Sorry you're getting so much hate at the moment.

Thanks Heather! It's not so much hate though - more confusion about what a positive review means. I don't think anyone is being intentionally mean, they are just genuinely concerned about whether positive reviews can always be honest. And with me, they are. Maybe elsewhere they aren't though and because of that all positive reviewers are getting swept along.

I think part of the problem is that, in a fast-paced world, people seize on a few words and knee-jerk to those, losing sight of the whole. In this case, those words seem to be, "First, do no harm," which I spoke; you didn't. Sorry. :)

It was the out of context business that sent this all flying though Lauren - I agreed with what you wrote and how you meant it. Now if only everyone would read the whole thing and see what we were discussing then they would understand.

But yeah - it's the soundbyte habit, isn't it?

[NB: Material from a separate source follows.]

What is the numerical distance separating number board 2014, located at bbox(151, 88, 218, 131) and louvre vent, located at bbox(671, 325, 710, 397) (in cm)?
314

Honey, I've been out-of-contexted practically since the day I was born, certainly as long as I've been a writer. :) Congratulate yourself that people reacted strongly to something you wrote; even a negative reaction, I find, is prefereble to indifference. In fact, I've come to the conclusion that if I write a book that doesn't piss at least a few people off, I'm not doing my job.

You see, I'm interested in the fact that you didn't like Bass Ackwards or Brief Chapter, both books that have received some good word of mouth. I wasn't crazy about either myself and find it interesting when others share that opinion as well. As a reader, the fact that there is mixed opinions on those books is more valuable than having just read a good review.

That said, I do get your point that since you are in control of what you read, you tend to be accurate in picking and thus reviewing the books you already guessed that you would like.

I didn't like Bass Ackwards because it seemed like one cliche too many (crush on former teacher, hooking up with famous movie star, mean coach, etc.) And with Brief Chapter it was that of course she finds her mother only to have her be dying - again cliche.

But here's the thing. I remember when I was younger that I lived for Harlequin romances which were one cliche after another. We used to bring them to school and trade them between classes. So my not liking these two books might be a product of my age more than anything else and because of that I didn't really want to write about them negatively. That's part of the problem with adults reviewing YA books I think - a bit of ageism creeps in.

And it wouldn't have been a fair review for either book as I pretty much quit reading them halfway through (and jumped to the ends.)

I don't know, maybe when I don't like a book I'll just mention here at the site. I still have no interest in putting time into writing a formal negative review for Bookslut or elsewhere, but an informal reader reaction here at Chasing Ray might be okay.